In 1970 Julia Child was already a TV star, James Beard was writing cookbooks, and M.F.K Fisher discoursed about food, but they reached only a well-educated sliver of Americans. Using his great-aunt’s notes and letters, Luke Barr brings to life these important characters in America’s food history, highlighting a Christmas they spent together in Provence in 1970. The three comrades/competitors had prickly relationships with each other but were on the same road toward a uniquely American food culture. United by their growing impatience with formal French cooking, they planted the seeds for the local food movement. Although the book is about food primarily, it touches on other political movements of that time, making it an interesting cultural history.
After a divorce, Suzanne McMinn moves with her three kids to rural West Virginia, where she spent happy summers as a child. At first they live in an old family house dubbed the Slanted Little House. She starts raising chickens and keeping a blog about her adventures in sustainable living. The book describes in amusing detail the travails of raising animals—chickens, goats, and cows—along with baking and preserving. McMinn pulls readers along as she learns how to do things her suburban upbringing didn’t teach her. She buys property and builds a house with a man she calls 52, but that relationship deteriorates and threatens all she’s building. Caution: some bad language.
Pamela Druckerman, a former reporter for The Wall Street Journal, marries and moves to Paris with her British husband. When she becomes pregnant, she notices differences between the way French parents raise children and the way her Manhattan and U.S. friends do it. Her entertaining account combines personal stories with in-depth reporting on French parenting culture. Although she observed and interviewed professional people in Paris, Druckerman reports that similar parenting principles hold sway throughout the country. They harken back to the way Americans used to parent: teaching children how to wait and entertain themselves, to respect parental authority, and to understand they aren’t the center of the universe.

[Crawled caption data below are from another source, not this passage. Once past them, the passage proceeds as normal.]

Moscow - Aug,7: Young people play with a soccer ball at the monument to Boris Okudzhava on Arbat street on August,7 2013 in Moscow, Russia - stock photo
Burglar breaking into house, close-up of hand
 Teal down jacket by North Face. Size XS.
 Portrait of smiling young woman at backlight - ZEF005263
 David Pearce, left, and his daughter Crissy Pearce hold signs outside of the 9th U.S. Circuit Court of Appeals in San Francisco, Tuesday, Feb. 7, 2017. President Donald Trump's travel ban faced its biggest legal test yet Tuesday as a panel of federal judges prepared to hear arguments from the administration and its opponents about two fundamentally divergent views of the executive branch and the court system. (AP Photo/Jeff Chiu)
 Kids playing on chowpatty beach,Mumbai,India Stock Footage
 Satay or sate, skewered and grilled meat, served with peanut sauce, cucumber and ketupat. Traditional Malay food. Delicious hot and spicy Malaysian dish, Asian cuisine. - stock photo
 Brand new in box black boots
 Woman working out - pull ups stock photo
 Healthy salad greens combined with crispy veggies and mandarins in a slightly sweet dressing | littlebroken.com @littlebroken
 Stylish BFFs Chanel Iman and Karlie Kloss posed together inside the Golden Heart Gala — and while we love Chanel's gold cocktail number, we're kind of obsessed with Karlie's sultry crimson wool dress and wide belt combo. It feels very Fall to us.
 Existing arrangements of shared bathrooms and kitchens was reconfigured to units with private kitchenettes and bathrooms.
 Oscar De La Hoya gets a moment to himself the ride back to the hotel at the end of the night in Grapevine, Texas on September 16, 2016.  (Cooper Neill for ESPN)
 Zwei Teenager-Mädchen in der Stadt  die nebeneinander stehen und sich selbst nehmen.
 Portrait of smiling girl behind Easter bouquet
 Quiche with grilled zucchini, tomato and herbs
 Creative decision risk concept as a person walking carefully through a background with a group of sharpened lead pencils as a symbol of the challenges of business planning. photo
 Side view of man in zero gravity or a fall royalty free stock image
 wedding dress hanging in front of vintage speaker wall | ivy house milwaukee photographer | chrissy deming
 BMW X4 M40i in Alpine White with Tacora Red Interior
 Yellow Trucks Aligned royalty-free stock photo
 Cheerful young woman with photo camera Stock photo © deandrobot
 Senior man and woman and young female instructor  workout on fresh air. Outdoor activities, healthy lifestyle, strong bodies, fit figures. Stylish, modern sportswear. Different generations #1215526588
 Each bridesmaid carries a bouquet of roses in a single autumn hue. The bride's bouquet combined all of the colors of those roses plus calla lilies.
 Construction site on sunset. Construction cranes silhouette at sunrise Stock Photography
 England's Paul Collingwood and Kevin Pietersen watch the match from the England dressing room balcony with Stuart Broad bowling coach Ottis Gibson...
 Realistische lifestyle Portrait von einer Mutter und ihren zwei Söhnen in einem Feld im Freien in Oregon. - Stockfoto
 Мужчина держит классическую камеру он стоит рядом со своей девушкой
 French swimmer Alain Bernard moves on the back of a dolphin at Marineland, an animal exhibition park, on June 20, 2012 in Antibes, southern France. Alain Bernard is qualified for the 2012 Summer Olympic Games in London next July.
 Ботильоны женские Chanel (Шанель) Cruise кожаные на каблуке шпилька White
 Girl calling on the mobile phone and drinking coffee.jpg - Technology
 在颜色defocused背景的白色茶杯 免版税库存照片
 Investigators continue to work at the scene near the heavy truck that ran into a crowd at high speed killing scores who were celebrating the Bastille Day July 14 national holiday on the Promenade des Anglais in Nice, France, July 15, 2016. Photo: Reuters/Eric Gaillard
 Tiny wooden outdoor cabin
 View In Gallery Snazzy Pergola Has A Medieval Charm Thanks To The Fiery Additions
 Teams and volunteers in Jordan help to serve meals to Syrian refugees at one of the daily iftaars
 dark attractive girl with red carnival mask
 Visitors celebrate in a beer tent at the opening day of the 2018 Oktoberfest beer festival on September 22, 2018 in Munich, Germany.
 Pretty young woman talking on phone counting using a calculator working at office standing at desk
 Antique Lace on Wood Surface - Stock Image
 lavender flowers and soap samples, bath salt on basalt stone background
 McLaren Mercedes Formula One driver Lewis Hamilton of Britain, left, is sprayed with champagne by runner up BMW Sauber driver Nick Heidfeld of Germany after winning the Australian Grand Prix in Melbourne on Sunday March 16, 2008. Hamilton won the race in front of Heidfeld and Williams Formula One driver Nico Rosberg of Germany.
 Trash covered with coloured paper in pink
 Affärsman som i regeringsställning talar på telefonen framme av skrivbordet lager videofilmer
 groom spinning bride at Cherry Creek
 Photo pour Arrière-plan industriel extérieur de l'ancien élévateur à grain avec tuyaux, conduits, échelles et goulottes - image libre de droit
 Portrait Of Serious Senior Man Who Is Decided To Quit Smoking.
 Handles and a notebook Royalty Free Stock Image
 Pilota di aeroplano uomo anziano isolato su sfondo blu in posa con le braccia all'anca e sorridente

NYU professor Klinenberg looks at what he calls a remarkable social experiment: For the first time in human history, “great numbers of people—at all ages, in all places, of every political persuasion—have begun settling down as singletons.” The trend has many causes, including late marriage, divorce, and an aging population. Klinenberg’s research includes interviews with singletons at various stages of life and highlights their challenges, which are most acute for the poor and infirm. Technology ameliorates some of the isolation, but Klinenberg argues for more robust public policies and offers Sweden as an example. How are Christians to think about this trend? Is it here to stay, as Klinenberg suggests? Klinenberg’s book provides important data even if you disagree with his conclusions.
In Detroit: An American Autopsy (Penguin, 2013), Pulitzer Prize-winning reporter Charlie LeDuff describes moving back to his hometown to write for the city’s second-string newspaper. He weaves in his own tale with the crime and corruption stories that became his beat. His stories of mourning mothers, corrupt judges, and ill-supplied cops and firemen bristle with anger, which has a corrosive effect on him. The book doesn’t pretend to paint a full picture of Detroit; it shows the dangerous and cruel underside of a city that many of its leaders betrayed. If it was a movie, it would be rated R for language.
In The Exact Place (Kalos Press, 2012), Margie Haack describes growing up poor on a farm in northern Minnesota in the 1950s. There Haack and her mother, stepfather, and five siblings lived in a three-room house lacking indoor plumbing. She writes about fights with her brother and small acts of disobedience that brought painful consequences. Her memoir shows how God made Himself known to her even in a wild and unforgiving place. —S.O.